··· Exercise passage ···
Kate Christensen, Jeremy Thrane (Broadway Books, August 2001) $23.95 hardback.
Christensen’s title character, as the publicity materials for her second novel suggest, is only loosely (perhaps for obvious legal reasons) based on Tom Cruise’s boyfriend, should he exist. Here, Jeremy maintains “Ted’s” New York brownstone, pays his bills, and guards the secret that could destroy his career. But when Ted and his wife, Giselle, a movie star whose name is box-office magic, adopt a child and become America’s most photographed family, Jeremy finds himself without a job, and, more important, bereft of the love of his life. As a gossip columnist says, offering to wage Jeremy’s revenge with a story, “Blind items can be even more scandalous than names in bold type, depending on the story.”
This story actually quits being scandalous after a while, perhaps because it’s too busy being well written. It’s hard to bother keeping track of whether Jeremy, a novelist, is a fictionalization of a real, star-fucking friend of the author’s, or if his painter friend Felicia, who uses his likeness in her work, might be a cameo appearance by the writer. (Properly interpreted, does this make Tom Cruise’s hypothetical ex-boyfriend a painter?) The potential parallels are ever present, in ways that will be familiar to readers of not only Primary Colors or The Hours, but presumably the long-awaited The Wind Done Gone, books that gain resonance by hacking into large preexisting chambers of public interest. To Christensen’s credit, it is (at least briefly) more interesting to follow Felicia and Jeremy’s fight over her portrait than to wonder if it has a real antecedent.
···
Questions →
1 > Write out the part of the review of Jeremy Thrane that begins with the words "This story actually" and ends with "a real antecedent.".
2 > Name every other book title that the review of Jeremy Thrane mentions besides the novel under review.
3 > Answer these questions about the review of Jeremy Thrane:
(a) Which publisher issued the novel, and in what month and year?
(b) What property of Ted's does Jeremy maintain?
(c) What kind of artist is Jeremy's friend Felicia?
Rely only on the text itself to carry out the tasks.
··· Raw data ···
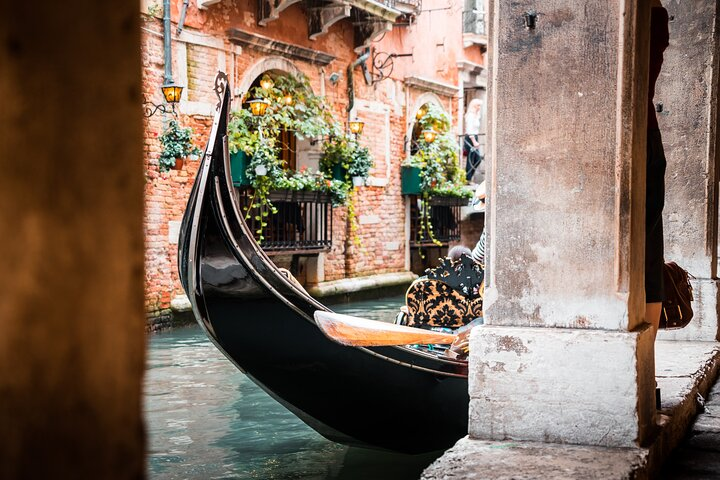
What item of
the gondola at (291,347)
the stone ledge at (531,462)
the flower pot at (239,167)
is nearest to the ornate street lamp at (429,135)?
···
Outputs by task →
1 >
This story actually quits being scandalous after a while, perhaps because it’s too busy being well written. It’s hard to bother keeping track of whether Jeremy, a novelist, is a fictionalization of a real, star-fucking friend of the author’s, or if his painter friend Felicia, who uses his likeness in her work, might be a cameo appearance by the writer. (Properly interpreted, does this make Tom Cruise’s hypothetical ex-boyfriend a painter?) The potential parallels are ever present, in ways that will be familiar to readers of not only Primary Colors or The Hours, but presumably the long-awaited The Wind Done Gone, books that gain resonance by hacking into large preexisting chambers of public interest. To Christensen’s credit, it is (at least briefly) more interesting to follow Felicia and Jeremy’s fight over her portrait than to wonder if it has a real antecedent.

2 >
Primary Colors
The Hours
The Wind Done Gone

3 >
(a) Broadway Books, August 2001
(b) Ted's New York brownstone
(c) A painter